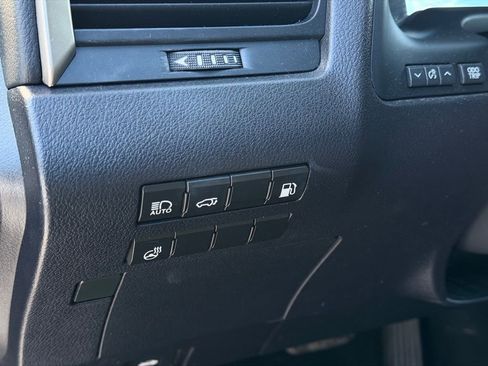 Used 2018 Lexus RX 450h AWD w/ Premium Package image 20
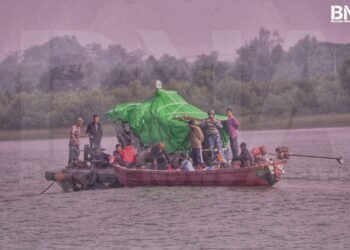 (ဓာတ်ပုံ - မယူမြစ်ထဲမှာဒေသခံတွေကိုစစ်ဆေးနေတဲ့စစ်ကော်မရှင်တပ်ဖွဲ့ဝင်တွေ/BNA)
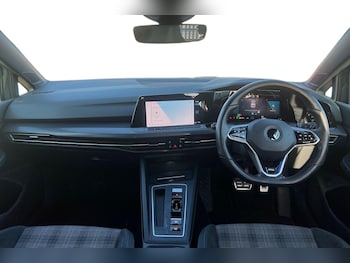 Used Volkswagen Golf 2020 for sale - 77527720: Photo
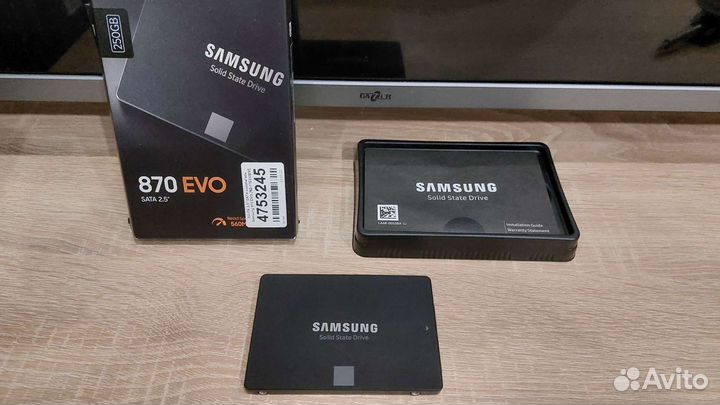 SSD накопитель Samsung 870 EVO MZ-77E250BW 250Gb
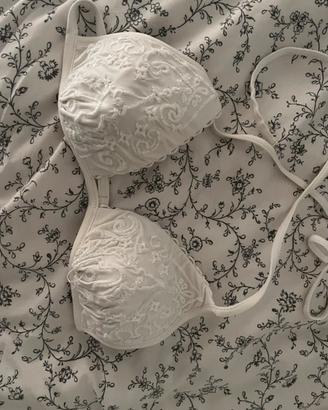 Costume prte sopra bianco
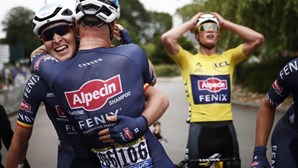 Ciclista Merlier sobrevive às quedas para vencer a terceira etapa da Volta a França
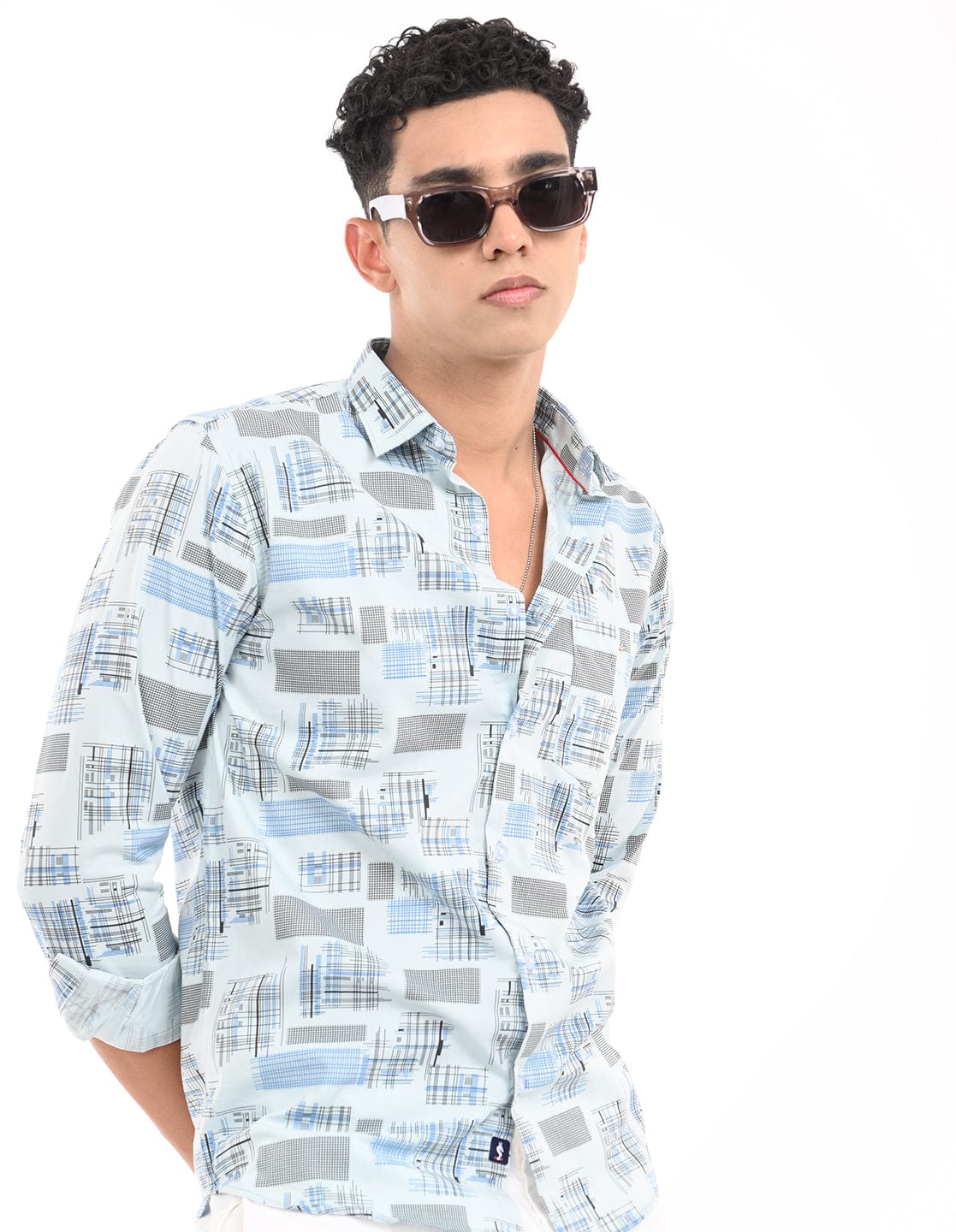 Men's Slim Fit Graphical Print Full Sleeves Casual Shirt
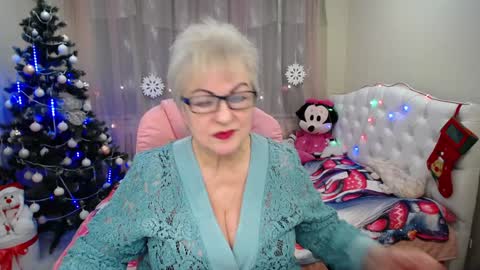 kaylesmoll online show from January 7, 2025, 7:28 pm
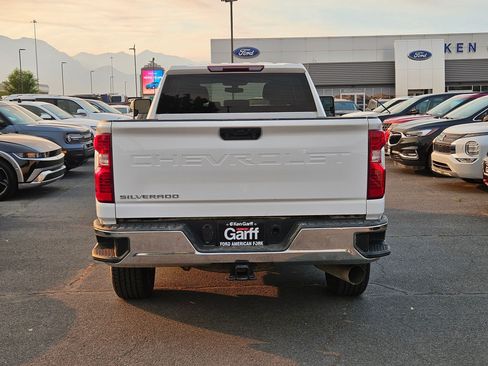 Used 2022 Chevrolet Silverado 3500 LT w/ Convenience Package AWD/4WD image 7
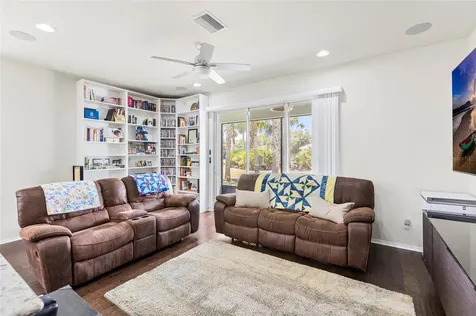 8738 Turnstone Haven Place Tampa FL 33619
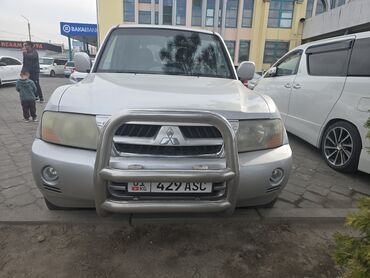 авто гибрит: Mitsubishi Pajero: 2004 г., 3.2 л, Автомат, Дизель, Внедорожник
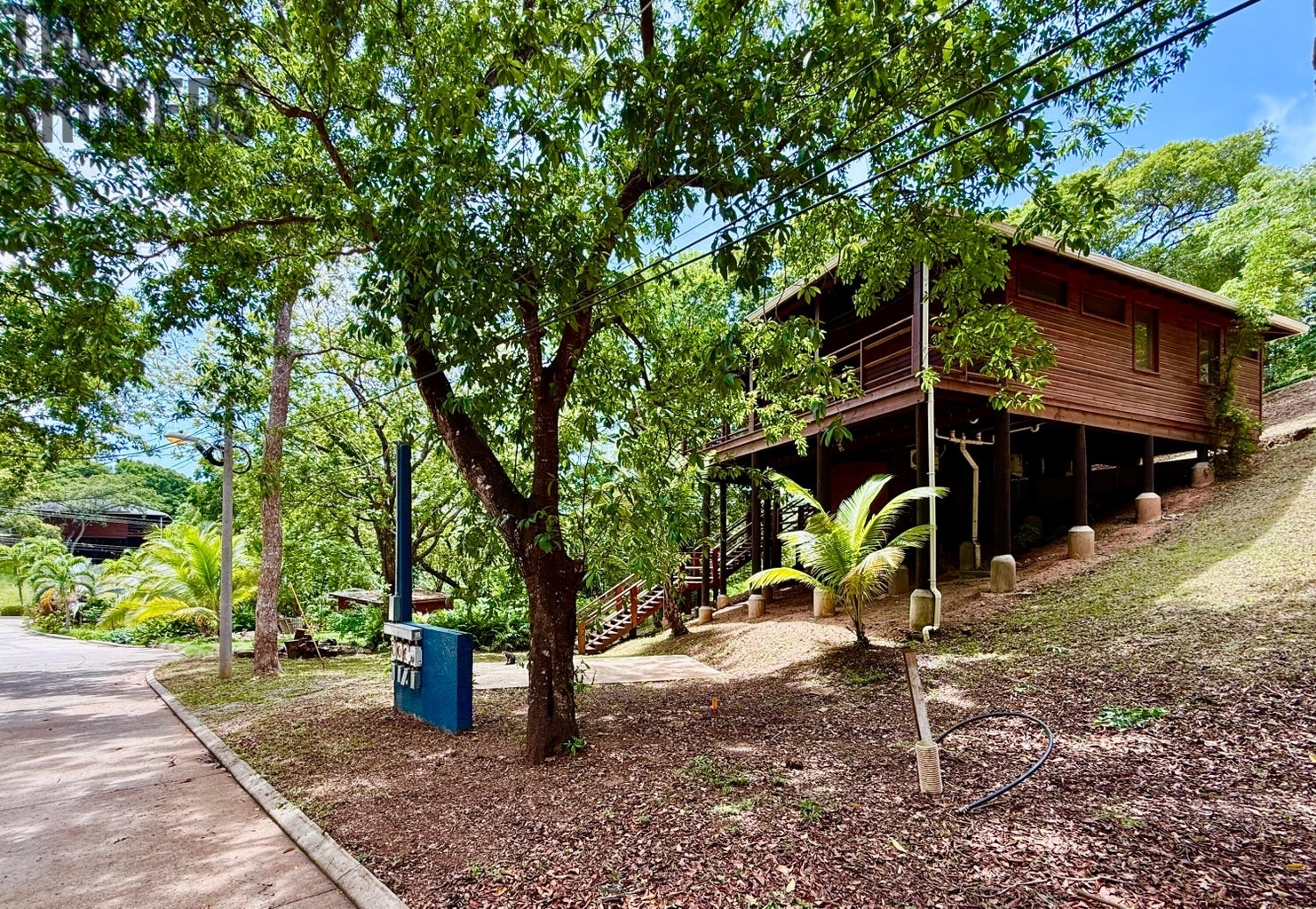 2BD&2BT Wooden Bungalow Diamond Hill Resort, Roatan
────────────────────────────────────────
Begin at the line with "8738 Turnstone Haven Place Tampa FL 33619" and retype exactly every line through the last one of the entries above, both included, and nothing more; pictures stay out.

# Exercise output:
 8738 Turnstone Haven Place Tampa FL 33619
 авто гибрит: Mitsubishi Pajero: 2004 г., 3.2 л, Автомат, Дизель, Внедорожник
 2BD&2BT Wooden Bungalow Diamond Hill Resort, Roatan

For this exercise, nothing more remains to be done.